● **Extrait proposé**:
************
Ce qui était génial dans Watership Down, c’est qu’ils ont aussi toute une mythologie des lapins avec un lapin héroïque auquel il arrive tout plein d’aventures. Cette fable est insérée régulièrement dans le récit et souvent, les lapins se racontent cette histoire le soir pour s’endormir. J’ai trouvé cela génial et j’ai gardé cela dans un coin de ma tête. Je me suis dit que cela serait génial de faire cela avec les oiseaux. Au fameux parlement des oiseaux, ils traitent de leurs affaires courantes. Mais il existe aussi une portée plus spirituelle avec notamment la question de l’Esprit. Les oiseaux discutent. Ils n’ont pas tous la même interprétation sur ce qu’est l’Esprit. Ils vont penser que l’esprit ressemble à un rouge-gorge d’autres vont se dire : ah non, c’est une corneille. Ils ont différents mythes sur la création du monde : l’éclosion du monde. Je me suis dit que les oiseaux pourraient avoir une vie spirituelle.
************
● **Données fournies**:
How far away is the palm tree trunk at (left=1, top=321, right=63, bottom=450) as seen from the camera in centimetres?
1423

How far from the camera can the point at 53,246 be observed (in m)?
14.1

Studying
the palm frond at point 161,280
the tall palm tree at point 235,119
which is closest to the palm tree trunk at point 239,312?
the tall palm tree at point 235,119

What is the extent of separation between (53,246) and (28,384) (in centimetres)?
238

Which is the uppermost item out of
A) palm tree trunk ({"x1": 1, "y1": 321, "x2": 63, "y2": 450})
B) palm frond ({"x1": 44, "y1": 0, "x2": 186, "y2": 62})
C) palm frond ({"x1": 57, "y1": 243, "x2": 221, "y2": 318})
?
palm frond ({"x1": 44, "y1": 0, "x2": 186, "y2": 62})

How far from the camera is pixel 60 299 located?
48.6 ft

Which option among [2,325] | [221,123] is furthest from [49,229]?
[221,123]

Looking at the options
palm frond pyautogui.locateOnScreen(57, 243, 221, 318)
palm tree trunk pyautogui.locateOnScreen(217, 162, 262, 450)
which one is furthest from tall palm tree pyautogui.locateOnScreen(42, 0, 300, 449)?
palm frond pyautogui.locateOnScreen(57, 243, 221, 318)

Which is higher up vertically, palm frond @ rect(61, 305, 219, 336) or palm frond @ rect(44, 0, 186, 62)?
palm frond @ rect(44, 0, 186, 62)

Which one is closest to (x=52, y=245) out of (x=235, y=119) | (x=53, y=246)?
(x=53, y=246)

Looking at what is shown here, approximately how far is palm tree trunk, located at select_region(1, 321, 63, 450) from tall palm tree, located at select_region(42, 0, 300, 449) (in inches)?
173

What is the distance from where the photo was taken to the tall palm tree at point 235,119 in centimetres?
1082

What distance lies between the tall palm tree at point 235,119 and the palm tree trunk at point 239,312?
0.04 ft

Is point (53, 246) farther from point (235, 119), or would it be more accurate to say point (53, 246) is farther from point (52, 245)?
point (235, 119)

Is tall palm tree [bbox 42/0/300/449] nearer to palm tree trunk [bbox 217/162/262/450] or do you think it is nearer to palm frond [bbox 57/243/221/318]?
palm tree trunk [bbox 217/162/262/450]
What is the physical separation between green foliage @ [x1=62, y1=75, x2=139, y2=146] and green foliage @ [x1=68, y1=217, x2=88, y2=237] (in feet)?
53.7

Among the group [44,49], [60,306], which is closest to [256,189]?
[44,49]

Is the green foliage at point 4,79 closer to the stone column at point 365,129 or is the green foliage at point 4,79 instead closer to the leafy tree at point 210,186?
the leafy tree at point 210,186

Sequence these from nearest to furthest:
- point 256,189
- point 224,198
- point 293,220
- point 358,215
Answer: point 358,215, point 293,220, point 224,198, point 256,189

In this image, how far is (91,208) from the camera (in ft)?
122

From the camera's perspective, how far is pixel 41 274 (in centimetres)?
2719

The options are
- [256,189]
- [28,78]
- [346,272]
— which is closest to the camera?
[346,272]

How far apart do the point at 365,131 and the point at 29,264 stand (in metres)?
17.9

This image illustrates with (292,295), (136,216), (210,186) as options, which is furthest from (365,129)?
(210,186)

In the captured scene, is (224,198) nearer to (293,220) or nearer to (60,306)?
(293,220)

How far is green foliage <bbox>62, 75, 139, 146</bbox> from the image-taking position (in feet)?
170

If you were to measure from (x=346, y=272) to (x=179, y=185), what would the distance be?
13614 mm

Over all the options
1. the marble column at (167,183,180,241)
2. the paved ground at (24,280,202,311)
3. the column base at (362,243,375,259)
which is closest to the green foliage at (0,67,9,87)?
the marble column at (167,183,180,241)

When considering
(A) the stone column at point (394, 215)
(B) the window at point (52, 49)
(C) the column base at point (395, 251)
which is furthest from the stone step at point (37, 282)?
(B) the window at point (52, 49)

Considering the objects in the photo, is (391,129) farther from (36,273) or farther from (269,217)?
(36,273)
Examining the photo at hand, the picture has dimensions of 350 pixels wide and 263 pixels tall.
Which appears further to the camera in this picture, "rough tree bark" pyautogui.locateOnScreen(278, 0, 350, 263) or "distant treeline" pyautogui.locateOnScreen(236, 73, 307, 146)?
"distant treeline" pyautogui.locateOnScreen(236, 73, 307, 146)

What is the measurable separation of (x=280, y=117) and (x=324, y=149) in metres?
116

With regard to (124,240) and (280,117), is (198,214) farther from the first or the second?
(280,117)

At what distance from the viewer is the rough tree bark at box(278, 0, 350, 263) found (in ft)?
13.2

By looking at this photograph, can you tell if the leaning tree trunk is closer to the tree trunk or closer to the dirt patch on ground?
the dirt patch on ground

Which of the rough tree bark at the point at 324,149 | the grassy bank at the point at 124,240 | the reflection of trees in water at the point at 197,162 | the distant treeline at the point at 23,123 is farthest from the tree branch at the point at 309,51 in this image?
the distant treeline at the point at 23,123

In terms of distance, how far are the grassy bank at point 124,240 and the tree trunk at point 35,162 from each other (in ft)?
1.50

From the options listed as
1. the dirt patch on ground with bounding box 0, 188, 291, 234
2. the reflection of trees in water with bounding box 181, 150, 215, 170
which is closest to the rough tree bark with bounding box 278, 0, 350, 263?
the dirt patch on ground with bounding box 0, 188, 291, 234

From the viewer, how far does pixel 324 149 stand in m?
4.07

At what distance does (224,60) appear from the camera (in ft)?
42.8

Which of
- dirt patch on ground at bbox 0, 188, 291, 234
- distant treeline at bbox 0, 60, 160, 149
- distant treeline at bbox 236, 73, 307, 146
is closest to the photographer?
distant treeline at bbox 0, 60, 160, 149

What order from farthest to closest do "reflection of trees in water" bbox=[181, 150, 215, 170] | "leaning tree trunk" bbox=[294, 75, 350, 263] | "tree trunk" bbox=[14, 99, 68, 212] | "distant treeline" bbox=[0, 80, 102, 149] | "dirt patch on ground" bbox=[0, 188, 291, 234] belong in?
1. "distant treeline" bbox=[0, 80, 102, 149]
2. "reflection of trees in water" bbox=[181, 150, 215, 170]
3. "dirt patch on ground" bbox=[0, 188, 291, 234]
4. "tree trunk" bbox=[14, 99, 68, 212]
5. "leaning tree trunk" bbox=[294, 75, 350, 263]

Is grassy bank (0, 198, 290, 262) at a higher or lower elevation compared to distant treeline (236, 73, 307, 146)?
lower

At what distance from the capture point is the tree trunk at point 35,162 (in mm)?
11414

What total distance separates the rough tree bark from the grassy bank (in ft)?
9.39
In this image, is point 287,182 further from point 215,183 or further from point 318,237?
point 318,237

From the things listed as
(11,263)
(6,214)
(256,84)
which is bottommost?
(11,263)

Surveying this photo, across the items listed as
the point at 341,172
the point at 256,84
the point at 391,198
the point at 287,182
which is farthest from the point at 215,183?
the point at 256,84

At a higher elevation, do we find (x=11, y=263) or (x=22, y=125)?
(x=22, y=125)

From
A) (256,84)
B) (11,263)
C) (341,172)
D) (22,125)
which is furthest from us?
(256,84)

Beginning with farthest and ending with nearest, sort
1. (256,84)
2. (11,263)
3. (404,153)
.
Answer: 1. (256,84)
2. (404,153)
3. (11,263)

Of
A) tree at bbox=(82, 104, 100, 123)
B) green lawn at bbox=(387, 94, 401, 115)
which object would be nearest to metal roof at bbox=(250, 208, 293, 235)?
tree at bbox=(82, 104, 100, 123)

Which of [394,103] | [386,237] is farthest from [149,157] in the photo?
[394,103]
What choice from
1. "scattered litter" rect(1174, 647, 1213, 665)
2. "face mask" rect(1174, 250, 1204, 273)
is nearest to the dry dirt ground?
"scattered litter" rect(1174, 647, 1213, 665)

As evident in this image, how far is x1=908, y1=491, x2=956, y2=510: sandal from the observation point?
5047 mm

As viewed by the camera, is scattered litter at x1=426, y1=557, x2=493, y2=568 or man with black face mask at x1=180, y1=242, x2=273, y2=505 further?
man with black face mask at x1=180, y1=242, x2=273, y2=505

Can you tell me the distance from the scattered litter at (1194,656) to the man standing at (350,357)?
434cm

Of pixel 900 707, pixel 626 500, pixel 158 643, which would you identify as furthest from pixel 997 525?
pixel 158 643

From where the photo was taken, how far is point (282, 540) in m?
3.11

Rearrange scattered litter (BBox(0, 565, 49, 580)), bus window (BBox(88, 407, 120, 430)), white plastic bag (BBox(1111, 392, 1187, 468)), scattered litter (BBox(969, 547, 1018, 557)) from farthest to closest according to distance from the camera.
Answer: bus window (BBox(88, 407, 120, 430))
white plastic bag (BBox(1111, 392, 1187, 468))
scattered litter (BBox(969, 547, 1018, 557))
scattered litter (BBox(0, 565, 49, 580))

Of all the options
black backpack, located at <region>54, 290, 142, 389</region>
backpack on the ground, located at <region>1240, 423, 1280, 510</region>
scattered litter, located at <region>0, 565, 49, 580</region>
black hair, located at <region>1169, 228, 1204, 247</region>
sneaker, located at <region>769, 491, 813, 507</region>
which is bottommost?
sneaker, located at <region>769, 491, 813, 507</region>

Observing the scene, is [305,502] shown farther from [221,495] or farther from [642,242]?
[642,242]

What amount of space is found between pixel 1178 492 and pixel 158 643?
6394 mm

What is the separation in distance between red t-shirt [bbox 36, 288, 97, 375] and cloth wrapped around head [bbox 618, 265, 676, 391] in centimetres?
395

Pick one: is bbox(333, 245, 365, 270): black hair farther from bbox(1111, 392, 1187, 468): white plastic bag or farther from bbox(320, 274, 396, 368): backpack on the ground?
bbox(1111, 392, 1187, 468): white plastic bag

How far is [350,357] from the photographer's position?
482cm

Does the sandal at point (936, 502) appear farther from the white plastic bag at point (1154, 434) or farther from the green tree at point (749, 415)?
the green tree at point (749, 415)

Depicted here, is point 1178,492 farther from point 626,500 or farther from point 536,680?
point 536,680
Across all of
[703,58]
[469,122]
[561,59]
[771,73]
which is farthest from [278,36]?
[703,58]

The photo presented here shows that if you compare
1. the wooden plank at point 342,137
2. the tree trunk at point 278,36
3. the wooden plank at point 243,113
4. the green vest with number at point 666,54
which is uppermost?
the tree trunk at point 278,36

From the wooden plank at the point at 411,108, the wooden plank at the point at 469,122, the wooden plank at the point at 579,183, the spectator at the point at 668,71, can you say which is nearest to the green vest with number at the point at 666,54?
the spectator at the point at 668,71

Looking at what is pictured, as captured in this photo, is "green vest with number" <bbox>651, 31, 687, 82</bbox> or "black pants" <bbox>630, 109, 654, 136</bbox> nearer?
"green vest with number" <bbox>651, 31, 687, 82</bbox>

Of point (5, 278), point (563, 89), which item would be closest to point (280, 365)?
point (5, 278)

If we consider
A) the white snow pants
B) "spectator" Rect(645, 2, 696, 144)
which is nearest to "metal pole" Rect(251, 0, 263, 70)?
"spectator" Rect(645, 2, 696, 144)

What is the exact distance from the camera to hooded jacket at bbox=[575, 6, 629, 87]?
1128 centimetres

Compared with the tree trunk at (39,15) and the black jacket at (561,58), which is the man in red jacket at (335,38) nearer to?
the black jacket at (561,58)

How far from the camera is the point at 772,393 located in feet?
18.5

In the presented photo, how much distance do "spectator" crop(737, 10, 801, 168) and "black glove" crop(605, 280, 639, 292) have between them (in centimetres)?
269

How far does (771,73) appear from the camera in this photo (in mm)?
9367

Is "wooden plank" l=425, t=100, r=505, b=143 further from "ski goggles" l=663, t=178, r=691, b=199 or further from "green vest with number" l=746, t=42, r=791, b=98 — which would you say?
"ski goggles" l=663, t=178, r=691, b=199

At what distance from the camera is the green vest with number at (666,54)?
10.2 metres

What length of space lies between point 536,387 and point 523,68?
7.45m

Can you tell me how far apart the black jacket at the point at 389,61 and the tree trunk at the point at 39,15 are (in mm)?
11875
************
● **Consignes**:
**1.** Dans l'extrait sur Watership Down et le parlement des oiseaux, qu'est-ce qui a conduit la personne qui parle à vouloir doter les oiseaux d'une vie spirituelle ? Répondez en une à trois phrases.
**2.** Reprenez l'extrait sur Watership Down et le parlement des oiseaux à la suite de sa dernière phrase, puis poursuivez-le.

● **Réponses attendues**:
**1.** Dans Watership Down, les lapins possèdent toute une mythologie autour d'un lapin héroïque. Cette fable est insérée régulièrement dans le récit, et les lapins se la racontent souvent le soir pour s'endormir. La personne qui parle a trouvé cela génial et l'a gardé en tête, ce qui lui a donné l'idée de faire de même avec les oiseaux.

**2.**
C’était vraiment une belle expérience d’écriture.
Le fait d’utiliser les oiseaux est très pratique du point de vue de la narration. La plupart des animaux ont des enjeux très différents. L’avantage des oiseaux, c’est qu’ils sont assez semblables. Ils n’ont pas de grandes différences de taille. Ils vivent dans le même espace. Si j’avais choisi des espèces terrestres, cela aurait été beaucoup plus compliqué, car un petit chat et un cheval n’occupent pas les mêmes lieux.

Dans « La ville sans vent » on remarque que Palatès le mentor de Lastianax était un collectionneur compulsif qui possédait une collection de poules en céramique.

Ma mère s’était mise dans l’idée de faire une énorme collection de poules, des poules en céramique. Elle a accumulé des étagères de poules. La collection est toujours là.
Pendant le confinement, je suis revenue chez mes parents et il n’y avait pas grand-chose à faire. Apprivoiser une poule, ce n’est pas compliqué.

On constate dans « Brussailes » une prolifération des notes de bas de pages, ou plus exactement des « notes de côté de page ».

J’ai trouvé génial d’avoir ce petit aparté humoristique. Cela permet de casser le 4e mur en version littéraire, de créer une connexion plus directe avec le lecteur en ayant une histoire principale, mais en s’amusant de faire un petit aparté.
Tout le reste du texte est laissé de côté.